## WHAT IS NEEDED
Write the line that includes "From the scene" and all subsequent lines, exactly as written, and nothing more.

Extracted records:
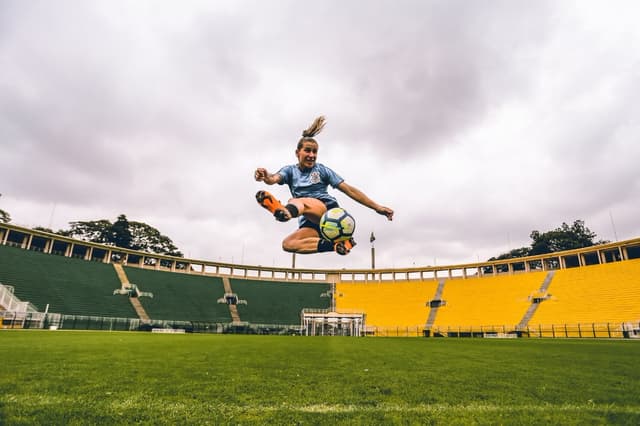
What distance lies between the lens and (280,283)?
4894 centimetres

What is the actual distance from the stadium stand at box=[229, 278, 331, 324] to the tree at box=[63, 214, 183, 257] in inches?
731

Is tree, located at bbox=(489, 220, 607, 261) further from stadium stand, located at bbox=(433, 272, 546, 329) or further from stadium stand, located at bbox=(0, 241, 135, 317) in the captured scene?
stadium stand, located at bbox=(0, 241, 135, 317)

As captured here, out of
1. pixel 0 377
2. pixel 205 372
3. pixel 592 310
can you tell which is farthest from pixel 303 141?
pixel 592 310

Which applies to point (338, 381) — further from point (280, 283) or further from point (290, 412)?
point (280, 283)

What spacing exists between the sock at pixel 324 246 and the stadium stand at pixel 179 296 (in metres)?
28.0

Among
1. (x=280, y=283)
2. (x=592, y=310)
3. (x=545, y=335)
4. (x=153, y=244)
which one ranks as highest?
(x=153, y=244)

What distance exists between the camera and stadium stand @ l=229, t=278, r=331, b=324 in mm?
41062

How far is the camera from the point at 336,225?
1317 centimetres

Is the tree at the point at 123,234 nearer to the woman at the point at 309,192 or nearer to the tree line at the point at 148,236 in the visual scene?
the tree line at the point at 148,236

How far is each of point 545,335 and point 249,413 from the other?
117ft

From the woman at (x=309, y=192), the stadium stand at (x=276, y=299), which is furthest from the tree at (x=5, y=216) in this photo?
the woman at (x=309, y=192)

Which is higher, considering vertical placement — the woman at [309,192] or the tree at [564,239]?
the tree at [564,239]

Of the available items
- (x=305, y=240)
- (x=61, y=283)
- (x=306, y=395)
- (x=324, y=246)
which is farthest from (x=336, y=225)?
(x=61, y=283)

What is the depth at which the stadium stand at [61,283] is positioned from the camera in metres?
30.3
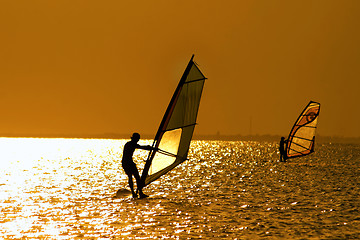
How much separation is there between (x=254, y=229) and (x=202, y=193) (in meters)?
10.1

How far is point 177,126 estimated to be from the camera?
1902cm

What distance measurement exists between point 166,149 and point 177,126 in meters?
0.83

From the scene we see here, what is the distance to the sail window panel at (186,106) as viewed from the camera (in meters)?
18.6

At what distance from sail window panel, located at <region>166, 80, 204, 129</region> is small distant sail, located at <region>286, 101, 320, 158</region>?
1053 inches

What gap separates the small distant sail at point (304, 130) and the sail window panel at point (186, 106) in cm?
2674

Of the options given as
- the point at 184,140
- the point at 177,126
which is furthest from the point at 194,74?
the point at 184,140

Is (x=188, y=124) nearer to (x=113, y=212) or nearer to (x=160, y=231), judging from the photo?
(x=113, y=212)

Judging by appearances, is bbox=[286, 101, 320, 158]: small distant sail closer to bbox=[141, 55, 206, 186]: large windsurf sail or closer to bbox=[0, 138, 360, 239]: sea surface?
bbox=[0, 138, 360, 239]: sea surface

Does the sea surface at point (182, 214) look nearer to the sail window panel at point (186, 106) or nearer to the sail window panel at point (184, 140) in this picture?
the sail window panel at point (184, 140)

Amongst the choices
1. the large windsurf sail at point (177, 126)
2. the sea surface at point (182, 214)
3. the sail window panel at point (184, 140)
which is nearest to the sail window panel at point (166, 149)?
the large windsurf sail at point (177, 126)

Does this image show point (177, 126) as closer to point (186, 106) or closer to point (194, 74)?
point (186, 106)

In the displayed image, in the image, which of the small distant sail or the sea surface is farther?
the small distant sail

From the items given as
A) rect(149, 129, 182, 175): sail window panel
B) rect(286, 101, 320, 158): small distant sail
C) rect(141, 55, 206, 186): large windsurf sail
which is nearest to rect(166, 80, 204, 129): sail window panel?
rect(141, 55, 206, 186): large windsurf sail

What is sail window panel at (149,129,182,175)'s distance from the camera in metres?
18.8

## TASK ANSWER
From the scene we see here, what is the distance to the sail window panel at (186,106) as viewed from the camera (in meters)?
18.6

At what distance from sail window panel, located at <region>166, 80, 204, 129</region> is small distant sail, located at <region>286, 101, 320, 158</region>?
1053 inches

What gap separates the small distant sail at point (304, 130) and the sail window panel at point (186, 106) in cm?
2674

Of the options given as
- the point at 184,140
- the point at 177,126
which is furthest from the point at 194,74?
the point at 184,140

Is (x=188, y=124) nearer to (x=113, y=212) or nearer to (x=160, y=231), judging from the photo?
(x=113, y=212)

Judging by appearances, is bbox=[286, 101, 320, 158]: small distant sail closer to bbox=[141, 55, 206, 186]: large windsurf sail or closer to bbox=[0, 138, 360, 239]: sea surface?
bbox=[0, 138, 360, 239]: sea surface

Does the sea surface at point (182, 214) look nearer to the sail window panel at point (186, 106) or nearer to the sail window panel at point (184, 140) in this picture?
the sail window panel at point (184, 140)

Amongst the choices
1. the large windsurf sail at point (177, 126)
2. the sea surface at point (182, 214)
3. the sail window panel at point (184, 140)
which is nearest to the sail window panel at point (166, 149)?
the large windsurf sail at point (177, 126)

Does this image show point (177, 126) as closer to point (186, 106) or closer to point (194, 74)?
point (186, 106)

In the displayed image, in the image, which of the small distant sail or the sea surface is farther?
the small distant sail

From the items given as
A) rect(149, 129, 182, 175): sail window panel
B) rect(286, 101, 320, 158): small distant sail
C) rect(141, 55, 206, 186): large windsurf sail
which is nearest to rect(166, 80, 204, 129): sail window panel?
rect(141, 55, 206, 186): large windsurf sail

What is sail window panel at (149,129,182,175)'s distance from the camera in metres?
18.8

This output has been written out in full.